Приехал я за два дня до бала, однако за это время один раз встретился с Семёном Аркадьевичем, которому передал отчёт о ходе дел в формировании батареи. Перед началом бала он же передал мне, что Государь удовлетворён отчётом и я могу праздновать, ни на что не отвлекаясь. Ну, и отлично!
Время до начала конкурсной, так сказать, программы всё ушло на встречи со знакомыми, беседы с ними и переходи от одной компании к другой. Ну, и на отслеживание разного рода знаков и намёков, как же без этого. То есть — смесь напряжённой работы и непринуждённых бесед ни о чём. Задействовать два потока внимания и не допустить того, чтобы они смешались хоть в чём-то. Благо, Ульяна как-то лихо поймала волну и помогала отрабатывать большую часть светских бесед. Может, в этом помогло то, что одной из первых подошла заноза Семгина́со своим заходом насчёт рыб, а моя супруга очень ловко включилась с точки зрения семейного дела родителей, как потомственный рыбовод, с преимуществами «культурной», домашней сёмги по сравнению с дикой, переведя разговор из области рискованных шуточек и намёков в кулинарную плоскость. Мне кажется, наследницы старых родов сами не заметили, как начали обсуждать рецепты приготовления лососёвых рыб и делиться мелкими секретами. Во всяком случае, когда спохватились, что разговор пошёл куда-то не туда, выглядели искренен удивлёнными, а на мою жену стали смотреть с несколько даже опасливым уважением. Ну, и я, улучив момент, шепнул на ушко жене пару комплиментов на тему «ты их сделала» и «знай наших». Ну, а дальше она уже действовала поймав кураж и убедившись в своих силах.
На вопрос о том, будем ли участвовать в конкурсе отвечали уклончиво, поскольку и сами не знали, прошла наша песня отбор или нет. Оказалось, что — нет. И Ульяна на это парадоксальным образом обиделась. Почему парадоксальным? Так лейтмотивом её переживаний было: «только бы не отобрали, не хочу позориться, песня совсем не бальная». И вот, когда страхи не сбылись — обида. Где, я вас спрашиваю, логика? Ау-у!

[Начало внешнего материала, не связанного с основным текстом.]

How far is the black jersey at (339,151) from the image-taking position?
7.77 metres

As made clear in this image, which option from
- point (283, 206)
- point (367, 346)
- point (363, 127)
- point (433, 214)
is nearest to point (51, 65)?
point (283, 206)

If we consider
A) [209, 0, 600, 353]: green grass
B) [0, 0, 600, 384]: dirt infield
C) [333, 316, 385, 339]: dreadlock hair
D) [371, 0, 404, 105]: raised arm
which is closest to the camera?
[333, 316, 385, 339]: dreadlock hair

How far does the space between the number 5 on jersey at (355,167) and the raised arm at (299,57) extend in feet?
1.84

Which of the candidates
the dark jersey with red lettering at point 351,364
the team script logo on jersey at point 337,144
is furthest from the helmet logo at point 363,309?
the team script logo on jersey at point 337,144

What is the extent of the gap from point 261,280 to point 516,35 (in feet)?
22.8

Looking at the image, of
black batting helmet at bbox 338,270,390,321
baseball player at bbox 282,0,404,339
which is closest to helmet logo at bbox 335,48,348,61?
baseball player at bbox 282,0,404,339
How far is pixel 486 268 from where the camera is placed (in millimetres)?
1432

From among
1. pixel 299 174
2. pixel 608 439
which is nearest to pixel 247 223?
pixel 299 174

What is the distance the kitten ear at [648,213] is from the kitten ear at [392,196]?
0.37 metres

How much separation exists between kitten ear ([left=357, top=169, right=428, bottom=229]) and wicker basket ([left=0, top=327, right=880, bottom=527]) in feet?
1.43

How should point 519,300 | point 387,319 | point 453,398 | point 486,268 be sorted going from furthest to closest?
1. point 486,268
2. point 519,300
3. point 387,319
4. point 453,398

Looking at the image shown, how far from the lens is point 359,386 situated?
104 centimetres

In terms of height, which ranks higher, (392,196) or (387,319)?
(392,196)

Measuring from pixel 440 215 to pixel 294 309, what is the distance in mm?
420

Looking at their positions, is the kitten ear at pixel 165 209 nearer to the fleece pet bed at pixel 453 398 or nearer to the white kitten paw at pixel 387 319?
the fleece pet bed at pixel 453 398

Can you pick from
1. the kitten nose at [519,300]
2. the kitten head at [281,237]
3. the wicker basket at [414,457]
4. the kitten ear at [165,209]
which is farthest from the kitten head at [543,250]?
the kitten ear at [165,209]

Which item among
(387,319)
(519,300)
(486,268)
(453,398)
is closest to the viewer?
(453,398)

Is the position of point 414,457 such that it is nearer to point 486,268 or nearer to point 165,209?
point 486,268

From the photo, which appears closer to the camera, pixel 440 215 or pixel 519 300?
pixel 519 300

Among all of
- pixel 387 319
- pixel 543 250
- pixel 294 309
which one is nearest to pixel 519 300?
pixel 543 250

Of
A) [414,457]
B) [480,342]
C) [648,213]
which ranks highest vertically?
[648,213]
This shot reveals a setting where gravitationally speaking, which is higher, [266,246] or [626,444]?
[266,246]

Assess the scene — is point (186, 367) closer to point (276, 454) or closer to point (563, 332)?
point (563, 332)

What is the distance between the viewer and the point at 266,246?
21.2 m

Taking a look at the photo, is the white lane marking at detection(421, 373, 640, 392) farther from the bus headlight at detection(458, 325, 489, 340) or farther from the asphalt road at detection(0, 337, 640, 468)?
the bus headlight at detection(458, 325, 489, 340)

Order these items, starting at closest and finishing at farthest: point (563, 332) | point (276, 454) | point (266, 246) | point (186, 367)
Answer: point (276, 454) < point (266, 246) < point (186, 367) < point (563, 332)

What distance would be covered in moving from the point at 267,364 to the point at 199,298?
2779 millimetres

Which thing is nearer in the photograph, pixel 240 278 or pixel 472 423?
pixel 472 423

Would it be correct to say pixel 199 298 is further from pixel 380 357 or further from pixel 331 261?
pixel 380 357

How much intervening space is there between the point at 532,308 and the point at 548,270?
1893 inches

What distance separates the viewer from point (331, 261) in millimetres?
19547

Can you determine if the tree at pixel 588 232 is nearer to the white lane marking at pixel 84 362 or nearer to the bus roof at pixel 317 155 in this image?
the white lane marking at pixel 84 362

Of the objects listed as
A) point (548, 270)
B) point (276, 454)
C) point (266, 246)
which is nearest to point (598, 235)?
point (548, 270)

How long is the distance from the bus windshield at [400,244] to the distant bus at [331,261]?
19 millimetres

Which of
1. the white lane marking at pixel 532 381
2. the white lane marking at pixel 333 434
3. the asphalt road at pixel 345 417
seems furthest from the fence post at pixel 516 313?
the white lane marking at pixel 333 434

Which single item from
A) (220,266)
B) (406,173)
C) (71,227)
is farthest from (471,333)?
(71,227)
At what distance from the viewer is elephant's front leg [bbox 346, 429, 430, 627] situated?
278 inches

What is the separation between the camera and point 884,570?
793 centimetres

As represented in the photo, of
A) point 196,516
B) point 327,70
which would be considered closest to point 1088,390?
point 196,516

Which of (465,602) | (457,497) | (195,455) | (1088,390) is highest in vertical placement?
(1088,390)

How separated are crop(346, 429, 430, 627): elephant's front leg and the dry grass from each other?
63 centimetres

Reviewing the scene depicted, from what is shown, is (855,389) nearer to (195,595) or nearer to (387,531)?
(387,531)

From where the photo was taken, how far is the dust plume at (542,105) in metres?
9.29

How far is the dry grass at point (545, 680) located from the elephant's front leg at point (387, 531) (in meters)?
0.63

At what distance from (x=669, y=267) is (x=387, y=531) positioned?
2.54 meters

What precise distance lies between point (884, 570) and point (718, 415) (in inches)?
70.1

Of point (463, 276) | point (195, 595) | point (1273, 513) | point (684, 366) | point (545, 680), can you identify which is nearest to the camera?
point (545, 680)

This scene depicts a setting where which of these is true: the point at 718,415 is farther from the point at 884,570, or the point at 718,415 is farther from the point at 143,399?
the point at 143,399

Тихо в лесу…
Глава 16
Нет, всё же Императорский бал — это Императорский бал. Да, а кошка — это кошка. Да, только сейчас заметил. А всё просто: бал, когда ты воспринимаешь его лишь как прикрытие для настоящей причины приезда и постоянно ждёшь вызова в кабинет, а голова занята работой, и тот же бал, когда отчёт сдал и ничем подобным не загружен — это два совсем разных бала, оказывается. И даже практикум по «чтению между ненаписанных строк», как поэтично обозвал дед считывание невербальных сигналов и знаков, не слишком портит впечатление. Говорят, некоторые от этого даже отдельное удовольствие получают. Только непонятная обида Ульяны не понятно на что в конце вечера немного подпортила впечатление, но именно что немного — дело было под утро, в кои-то веки отбыли всю программу, и сил на нормальную обиду у жены уже не было.